SET PROBLEM: Output each entry verbatim and exclude every picture from it.

INPUT ROWS:
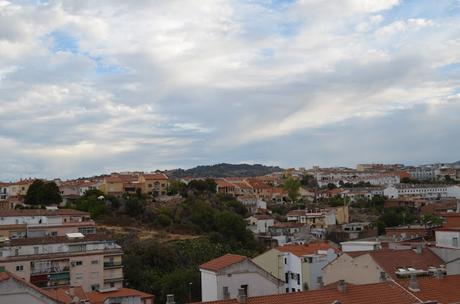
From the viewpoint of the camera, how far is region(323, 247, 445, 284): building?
29.7 m

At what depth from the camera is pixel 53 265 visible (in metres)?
45.1

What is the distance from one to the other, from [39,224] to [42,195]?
80.3 feet

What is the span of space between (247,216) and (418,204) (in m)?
38.4

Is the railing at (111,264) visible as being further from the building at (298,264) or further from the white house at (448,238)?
the white house at (448,238)

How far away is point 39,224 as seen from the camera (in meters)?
56.7

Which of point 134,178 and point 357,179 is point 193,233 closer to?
point 134,178

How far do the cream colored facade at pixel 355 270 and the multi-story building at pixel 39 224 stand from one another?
100ft

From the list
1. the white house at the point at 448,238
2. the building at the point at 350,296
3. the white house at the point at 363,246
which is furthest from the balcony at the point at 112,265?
the building at the point at 350,296

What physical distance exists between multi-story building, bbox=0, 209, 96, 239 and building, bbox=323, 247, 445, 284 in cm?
3123

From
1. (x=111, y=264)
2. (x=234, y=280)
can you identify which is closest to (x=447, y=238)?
(x=234, y=280)

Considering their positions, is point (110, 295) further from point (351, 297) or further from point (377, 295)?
point (377, 295)

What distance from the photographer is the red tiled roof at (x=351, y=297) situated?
21.5 metres

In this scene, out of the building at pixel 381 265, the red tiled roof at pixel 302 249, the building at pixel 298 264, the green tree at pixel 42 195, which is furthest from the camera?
the green tree at pixel 42 195

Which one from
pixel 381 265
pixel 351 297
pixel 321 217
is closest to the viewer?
pixel 351 297
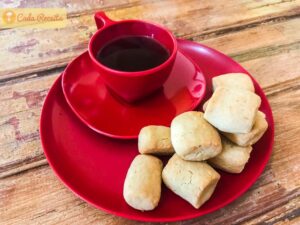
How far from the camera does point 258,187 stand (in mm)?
578

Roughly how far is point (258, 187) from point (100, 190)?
0.26 m

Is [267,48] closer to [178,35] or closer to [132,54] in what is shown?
[178,35]

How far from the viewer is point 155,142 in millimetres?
561

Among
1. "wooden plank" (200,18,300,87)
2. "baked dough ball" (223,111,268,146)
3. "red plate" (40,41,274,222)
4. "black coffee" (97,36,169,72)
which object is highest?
"black coffee" (97,36,169,72)

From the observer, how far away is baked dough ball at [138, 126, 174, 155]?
0.56m

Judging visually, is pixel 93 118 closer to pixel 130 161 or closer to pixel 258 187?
pixel 130 161

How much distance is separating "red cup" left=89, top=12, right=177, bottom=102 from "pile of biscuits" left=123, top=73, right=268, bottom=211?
0.10m

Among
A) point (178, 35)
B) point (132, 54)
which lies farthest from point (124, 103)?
point (178, 35)

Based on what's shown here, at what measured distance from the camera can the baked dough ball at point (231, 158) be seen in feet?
1.77

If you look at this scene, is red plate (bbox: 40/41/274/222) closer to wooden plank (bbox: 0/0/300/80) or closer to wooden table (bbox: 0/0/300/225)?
wooden table (bbox: 0/0/300/225)
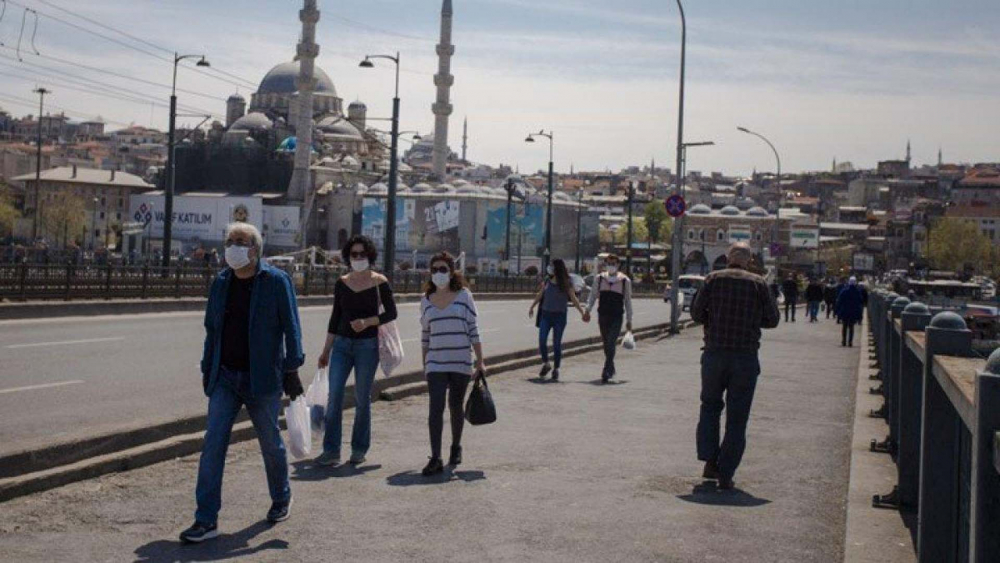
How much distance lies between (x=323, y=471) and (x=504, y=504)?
5.56 feet

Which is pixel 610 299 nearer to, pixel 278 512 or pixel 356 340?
pixel 356 340

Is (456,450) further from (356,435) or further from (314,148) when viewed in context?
(314,148)

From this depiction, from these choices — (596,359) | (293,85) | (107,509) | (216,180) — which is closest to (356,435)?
(107,509)

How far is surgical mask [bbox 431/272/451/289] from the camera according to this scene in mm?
10094

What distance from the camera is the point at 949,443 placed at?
229 inches

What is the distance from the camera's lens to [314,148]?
14275 cm

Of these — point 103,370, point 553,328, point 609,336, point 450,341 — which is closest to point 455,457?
point 450,341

TASK SOLUTION:
From the viewpoint of the camera, how far is region(323, 247, 445, 284): building?
29.7 m

At what depth from the camera is pixel 53 265 visible (in metres)?
45.1

What is the distance from one to the other, from [39,224] to [42,195]?
80.3 feet

What is the span of space between (247,216) and (418,204) (in m)?
38.4

Is the railing at (111,264) visible as being further from the building at (298,264) or further from the white house at (448,238)?
the white house at (448,238)

How far away is point 39,224 as seen from the camera (in meters)?
56.7

Which of point 134,178 and point 357,179 is point 193,233 closer to?
point 134,178

How far do the cream colored facade at pixel 355 270 and the multi-story building at pixel 39 224 stand from one another?
100ft

From the list
1. the white house at the point at 448,238
2. the building at the point at 350,296
3. the white house at the point at 363,246
which is furthest from the balcony at the point at 112,265?
the building at the point at 350,296

What physical distance exists between multi-story building, bbox=0, 209, 96, 239 and building, bbox=323, 247, 445, 284 in cm?
3123

From
1. (x=111, y=264)
2. (x=234, y=280)
can you identify which is closest to (x=447, y=238)?
(x=234, y=280)

Considering their positions, is point (110, 295) further from point (351, 297) or further from point (377, 295)?
point (377, 295)

What distance from the photographer is the red tiled roof at (x=351, y=297) situated?
21.5 metres

In this scene, out of the building at pixel 381 265, the red tiled roof at pixel 302 249, the building at pixel 298 264, the green tree at pixel 42 195, which is furthest from the camera?
the green tree at pixel 42 195

Which one from
pixel 381 265
pixel 351 297
pixel 321 217
is closest to the viewer?
pixel 351 297
How far from the camera does point 258,187 stand (in mm)?
578

Roughly how far is point (258, 187) from point (100, 190)?
0.26 m

Is [267,48] closer to [178,35] or closer to [132,54] in what is shown?
[178,35]

How far from the viewer is point 155,142 in millimetres?
561

Among
1. "wooden plank" (200,18,300,87)
2. "baked dough ball" (223,111,268,146)
3. "red plate" (40,41,274,222)
4. "black coffee" (97,36,169,72)
which object is highest?
"black coffee" (97,36,169,72)

From the observer, how far away is baked dough ball at [138, 126, 174, 155]?
0.56m

Judging visually, is pixel 93 118 closer to pixel 130 161 or closer to pixel 258 187?
pixel 130 161

How much distance is separating "red cup" left=89, top=12, right=177, bottom=102 from "pile of biscuits" left=123, top=73, right=268, bottom=211?
0.10m

Among
A) point (178, 35)
B) point (132, 54)
which lies farthest from point (124, 103)?
point (178, 35)

Based on what's shown here, at what measured distance from the camera can the baked dough ball at point (231, 158) be seen in feet?
1.77

If you look at this scene, is red plate (bbox: 40/41/274/222) closer to wooden plank (bbox: 0/0/300/80) or closer to wooden table (bbox: 0/0/300/225)?
wooden table (bbox: 0/0/300/225)
How much distance lies between (x=323, y=471) and (x=504, y=504)?
5.56 feet

Which is pixel 610 299 nearer to, pixel 278 512 or pixel 356 340?
pixel 356 340

Is (456,450) further from (356,435) or further from (314,148) when viewed in context?
(314,148)

From this depiction, from these choices — (596,359) | (293,85) | (107,509) | (216,180) — which is closest to (356,435)?
(107,509)

How far is surgical mask [bbox 431/272/451/289] from the camera according to this scene in mm?
10094

What distance from the camera is the point at 949,443 placed at?
229 inches

What is the distance from the camera's lens to [314,148]?
14275 cm

Of these — point 103,370, point 553,328, point 609,336, point 450,341 — which is closest to point 455,457?
point 450,341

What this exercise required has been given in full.